TASK DIRECTIONS.
Repeat each entry exactly; omit all pictures.

RECORD SET.
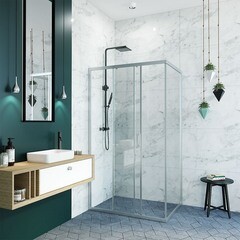 Душевой уголок Alex Baitler AB-1 хром 120х90х200 см прямоугольник стекло прозрачное 6 мм - фото 3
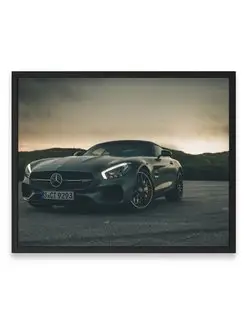 Постер в комнату, Мерседес black mercedes benz amg gt 40х50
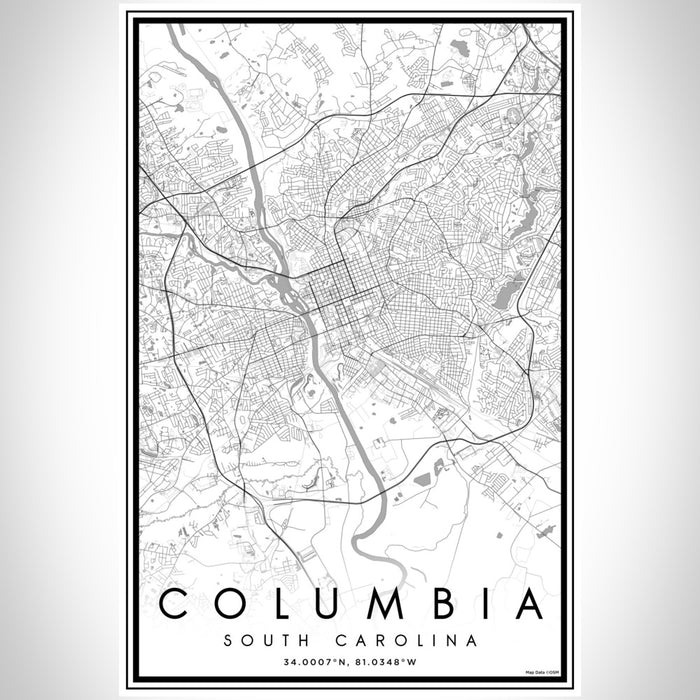 Columbia South Carolina Map Print Portrait Orientation in Classic Style With Shaded Background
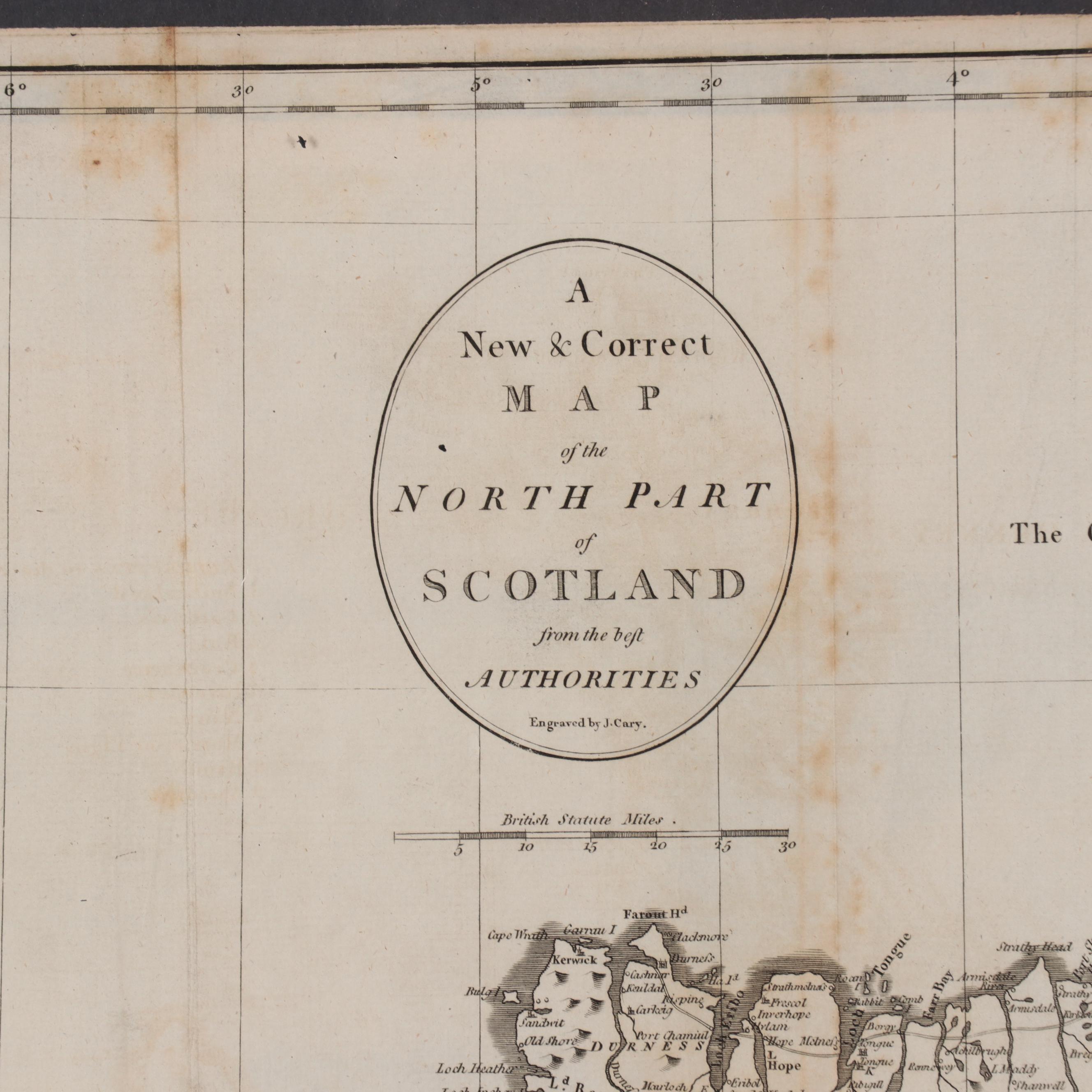 John Cary Engraving Map of Northern Scotland, Early 19th Century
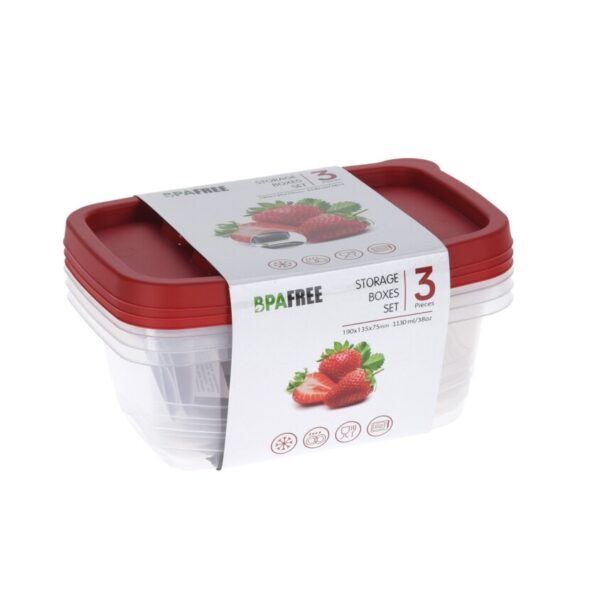 Storage Rect Boxes Set 3 Pcs 1130ml - Image 3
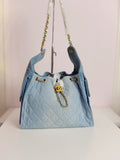 Chanel 25 large size in blue jeans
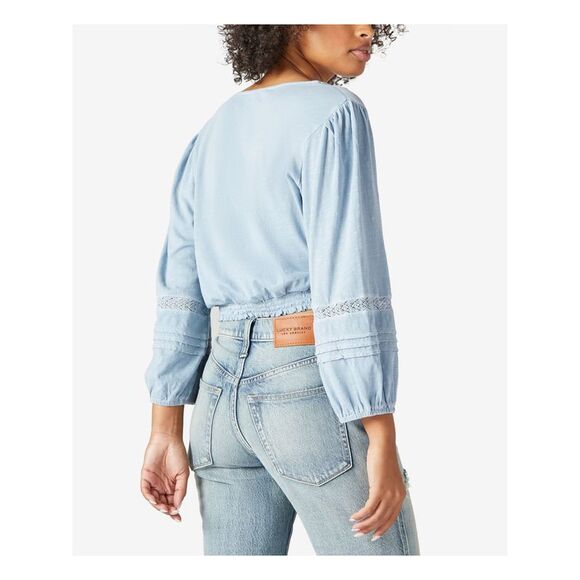 LUCKY BRAND Womens Light Blue Elastic Waist Cuffed Sleeve Top XL - Picture 2 of 4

PROBLEM SOLUTION.
 Душевой уголок Alex Baitler AB-1 хром 120х90х200 см прямоугольник стекло прозрачное 6 мм - фото 3
 Постер в комнату, Мерседес black mercedes benz amg gt 40х50
 Columbia South Carolina Map Print Portrait Orientation in Classic Style With Shaded Background
 John Cary Engraving Map of Northern Scotland, Early 19th Century
 Storage Rect Boxes Set 3 Pcs 1130ml - Image 3
 Chanel 25 large size in blue jeans
 LUCKY BRAND Womens Light Blue Elastic Waist Cuffed Sleeve Top XL - Picture 2 of 4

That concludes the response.